* **ACTIVITY**: Write out every one of the records below word for word, leaving out the pictures.

[Dataset records]
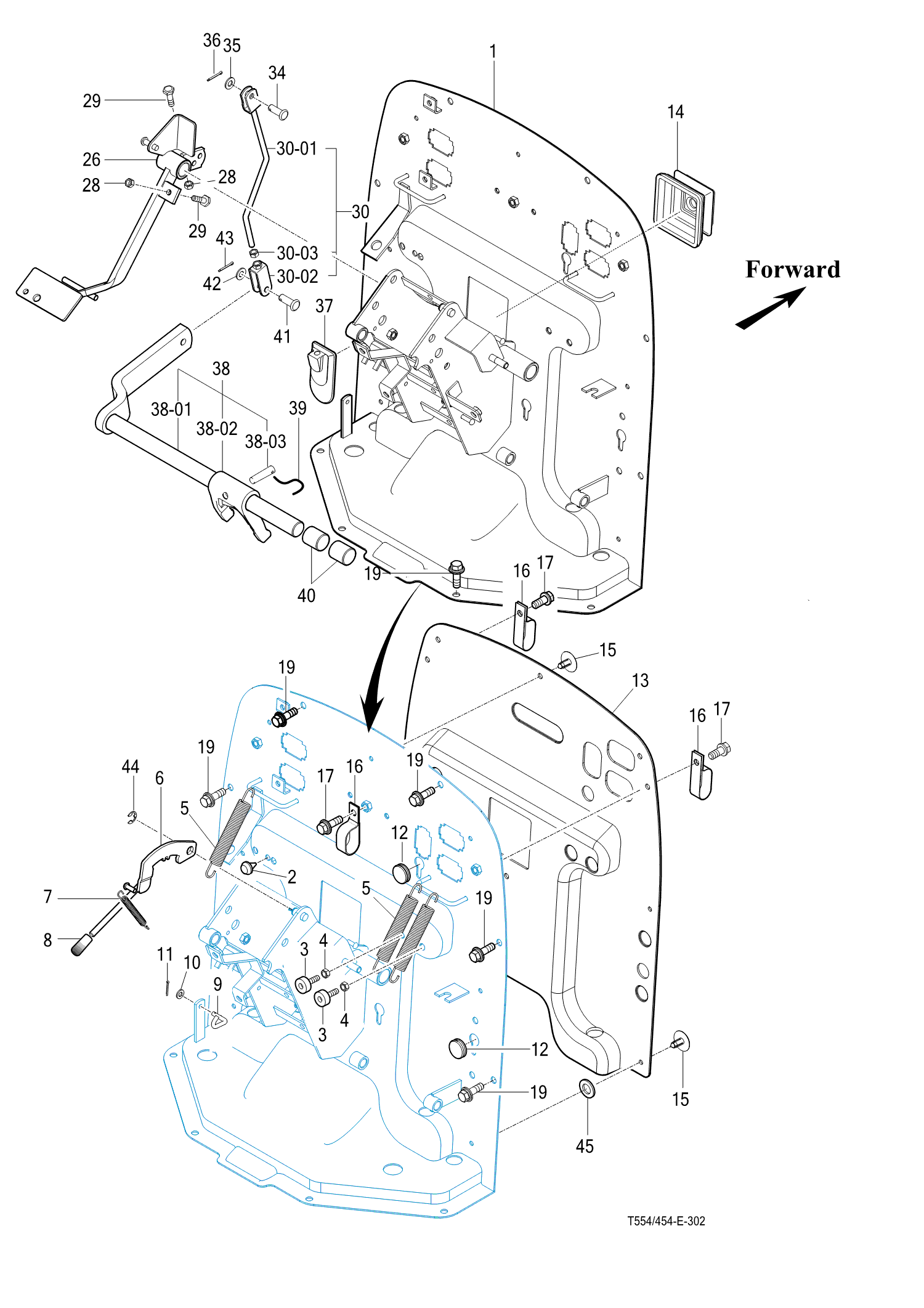 302 - CLUTCH PEDAL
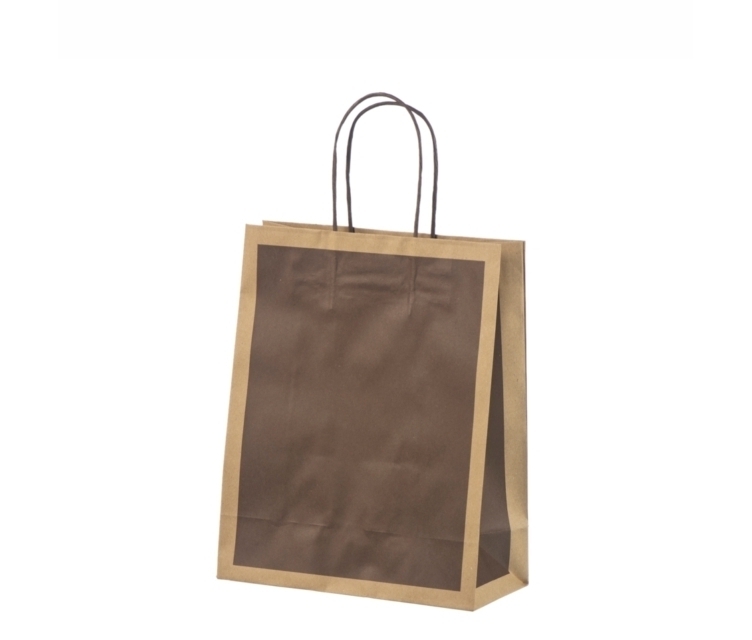 Brune miljøvennlige gaveposer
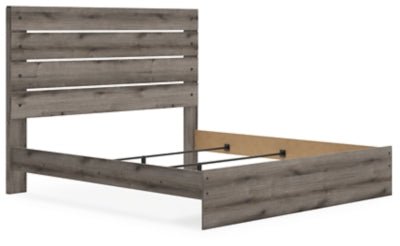 Graystorm King Panel Bed - Dark Gray Panel Bed modern furniture Contempo Furniture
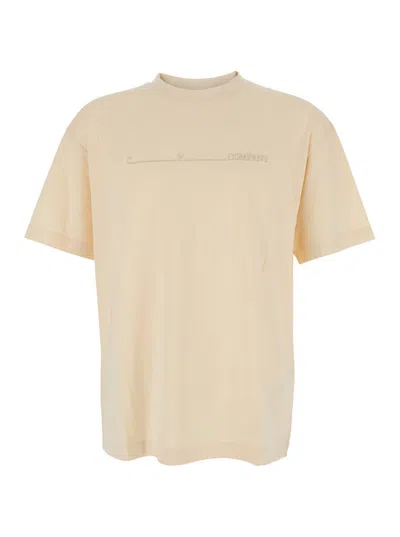 C.p. Company T-shirts Short Sleeve In Jersey 30/1 In Pink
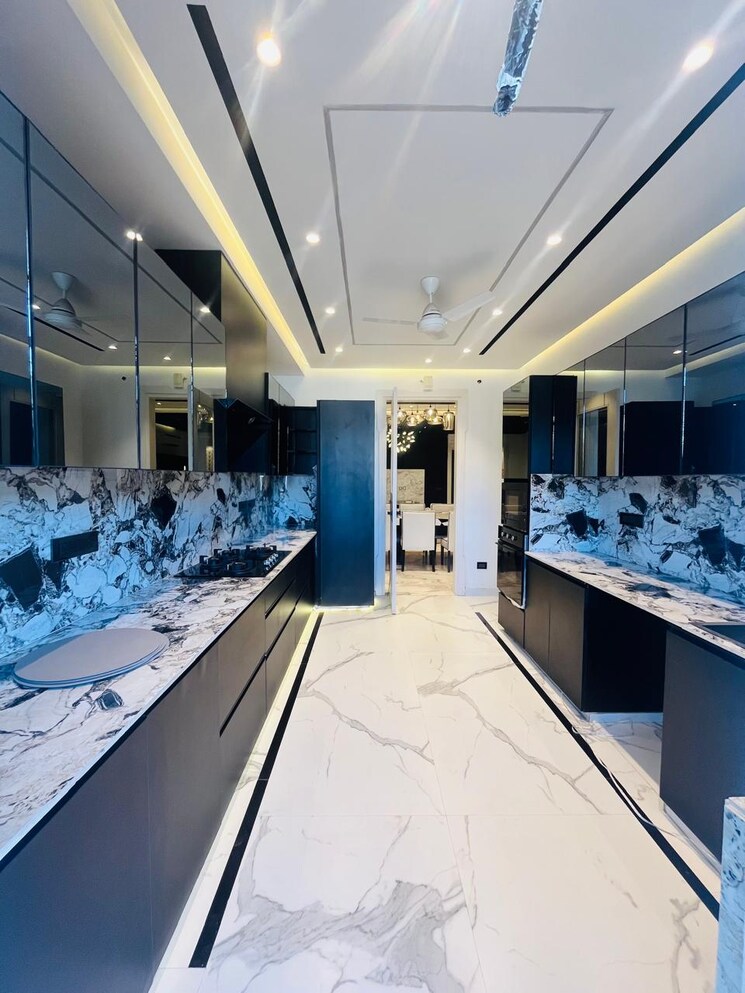 Kitchen, eros-rosewood-city 4 Bedroom 4500 Sq.Ft. Builder Floor In Sector 49 Gurgaon 8157157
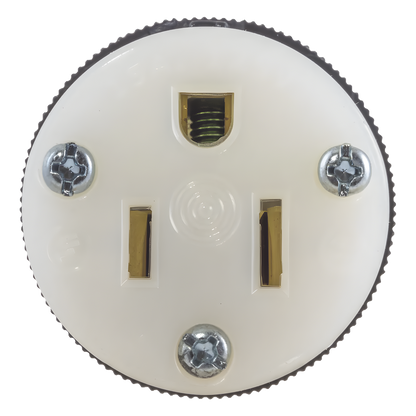 Conector Entrada Recta/ 15A 125V/ 2 Polos 3 Hilos/ Nema 5-15R/ Grado Industrial- Comercial.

* **SOLUTION FOR THIS PROBLEM**:
 302 - CLUTCH PEDAL
 Brune miljøvennlige gaveposer
 Graystorm King Panel Bed - Dark Gray Panel Bed modern furniture Contempo Furniture
 C.p. Company T-shirts Short Sleeve In Jersey 30/1 In Pink
 Kitchen, eros-rosewood-city 4 Bedroom 4500 Sq.Ft. Builder Floor In Sector 49 Gurgaon 8157157
 Conector Entrada Recta/ 15A 125V/ 2 Polos 3 Hilos/ Nema 5-15R/ Grado Industrial- Comercial.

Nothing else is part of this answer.